PROBLEM DESCRIPTION – Carry on the argument below about jailing drivers who use hand-held phones, beginning right after its last line.

*** Opening of TEXT SHOWN ***

Not really, since there is no report of a charge for that. The
story
goes on at length about use of a mobile phone, and it may well be
that
he was using an ordinary hand-held phone (thereby doing so
illegally),
but it doesn't actually say so, which is sort of my point.

People with phones stuck to their ears should be made an
example of
with
jail sentences. That'll immediately greatly reduce the
incidences of
these sort of accidents.

You do know that use of a hand-held phone while driving is not
punishable by a prison sentence, don't you?

And that it isn't even always an offence?

Read what I said again "People with phones stuck to their ears
should be
made an example of with jail sentences"
I never said it was prisonable at the moment.

That's what you call a squirm, isn't it?

A squirm for simply suggesting it being made an imprisonable offence?

You need to hon your reading and comprehension skills.

That is not what you wrote.

This is what I wrote ""People with phones stuck to their ears should be
made an example of with jail sentences".

Which way do *you* comprehend that sentence?


That the sentencing power is currently available to the courts, of
course (but it isn't).

*** Close of TEXT SHOWN ***
*** Opening of GIVEN INFORMATION ***

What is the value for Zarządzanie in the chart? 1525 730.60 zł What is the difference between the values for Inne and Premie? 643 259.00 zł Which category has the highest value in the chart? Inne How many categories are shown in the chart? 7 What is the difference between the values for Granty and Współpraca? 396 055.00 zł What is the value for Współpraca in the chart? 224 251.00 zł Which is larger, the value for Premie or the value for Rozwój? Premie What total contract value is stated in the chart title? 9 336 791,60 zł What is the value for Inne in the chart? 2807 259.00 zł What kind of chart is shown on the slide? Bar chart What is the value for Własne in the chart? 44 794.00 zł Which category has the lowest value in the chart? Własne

*** Close of GIVEN INFORMATION ***

ANSWER SECTION –
No, he said it *should* be (although I completely disagree with his
opinion).

Even the most fascistic cyclist would not suggest that such draconian
punishment for a relatively minor offence should be automatic and not
properly considered by a court.


You have seen the posts from the cycling nuts in here, right? There are
plenty who think every little misdemeanour in a car should result in
immediate death/castration/deportation.

But I might be wrong in that last belief. Now that you have amplified
your meaning, we do now appear to have a case of a fascist urging that
citizens ought to be thrown into prison without due process and without
the possibility of defence or mitigation. Even house-burglars are
treated than that.


When did he say there doesn't need to be evidence?

Looks like Nugent is a bit of a Walter Mitty.